### WHAT THE TASK REQUIRES
Retype the records below exactly as they appear, but leave out any pictures.

START EXERCISE INPUTS

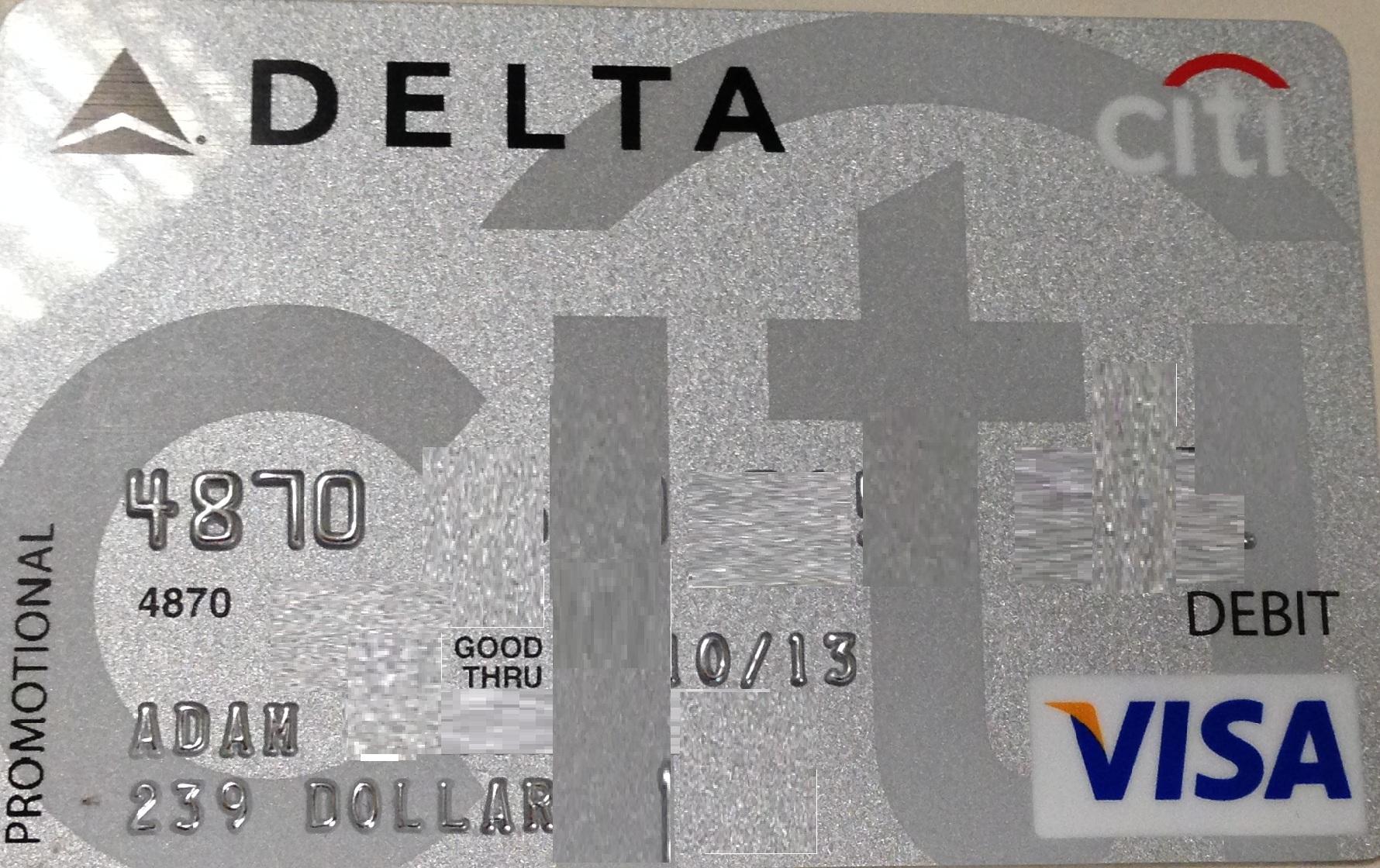 What Is Visa Delta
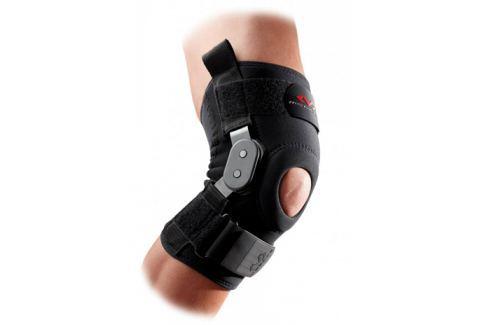 Ortéza na koleno McDavid 429 Ortézy na koleno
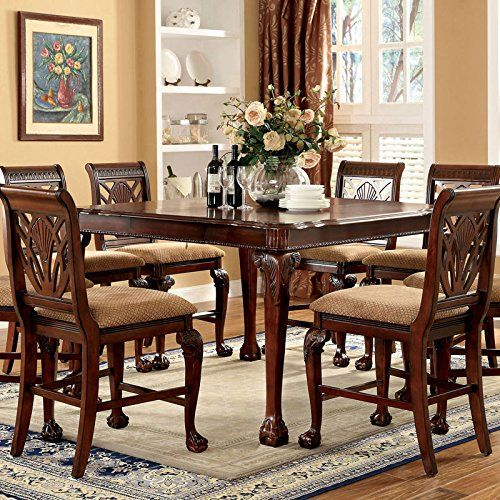Petersburg English Style Cherry Finish 9Piece Counter Height Pleasing 9 Pc Dining Room Sets Inspiration Design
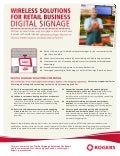 Rogers Solutions - Digital Signage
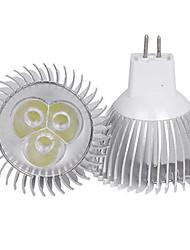 3W MR16 350LM Warm/Cool White Light LED Spot Lights(12V)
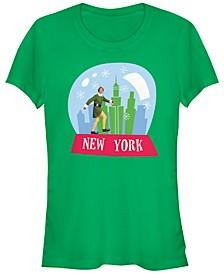 Elf New York Buddy Snow Globe Women's Short Sleeve T-Shirt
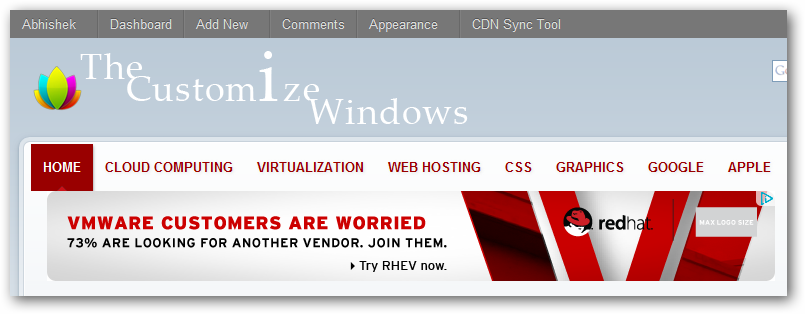 Try Red Hat Enterprise Virtualization 3 Beta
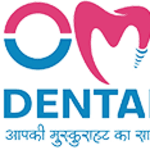 OM Dental, Nagpur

END EXERCISE INPUTS

### TASK OUTPUT
 What Is Visa Delta
 Ortéza na koleno McDavid 429 Ortézy na koleno
Petersburg English Style Cherry Finish 9Piece Counter Height Pleasing 9 Pc Dining Room Sets Inspiration Design
 Rogers Solutions - Digital Signage
 3W MR16 350LM Warm/Cool White Light LED Spot Lights(12V)
 Elf New York Buddy Snow Globe Women's Short Sleeve T-Shirt
 Try Red Hat Enterprise Virtualization 3 Beta
 OM Dental, Nagpur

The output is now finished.